[Start of Excerpt to read]

The last time that I created a playground for experimenting with machine learning using Apache Spark and an InterSystems data platform, see Machine Learning with Spark and Caché, I installed and configured everything directly on my laptop: Caché, Python, Apache Spark, Java, some Hadoop libraries, to name a few. It required some effort, but eventually it worked. Paradise. But, I worried. Would I ever be able to reproduce all those steps? Maybe. Would it be possible for a random Windows or Java update to wreck the whole thing in an instant? Almost certainly.
Now, thanks to the increasingly widespread availability of containers and the increasingly usable Docker for Windows, I have my choice of pre-configured machine learning and data science environments . See, for example, Jupyter Docker Stacks and Zeppelin on Docker Hub. With InterSystems making the community edition of the IRIS Data Platform available via container (InterSystems IRIS now Available on the Docker Store), I have easy access to a data platform supporting both machine learning and analytics among a host of other features. By using containers, I do not need to worry about any automatic updates wrecking my playground. If my office floods and my laptop is destroyed, I can easily recreate the playground with a single text file, which I have of course placed in source control ;-)

[End of Excerpt to read]
[Start of Given information]

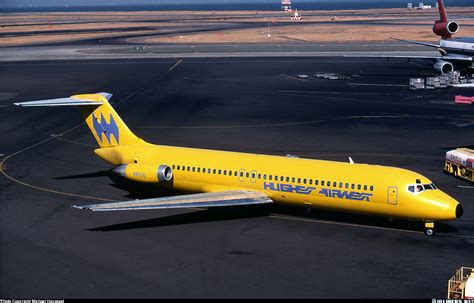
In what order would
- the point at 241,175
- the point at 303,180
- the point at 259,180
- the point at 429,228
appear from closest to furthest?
the point at 429,228 < the point at 303,180 < the point at 259,180 < the point at 241,175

[End of Given information]

◆ Task statement
In the text about building a machine learning playground, what does the author say would let them easily recreate the playground if their laptop were destroyed?

◆ Answer to this exercise
A single text file, which they have placed in source control.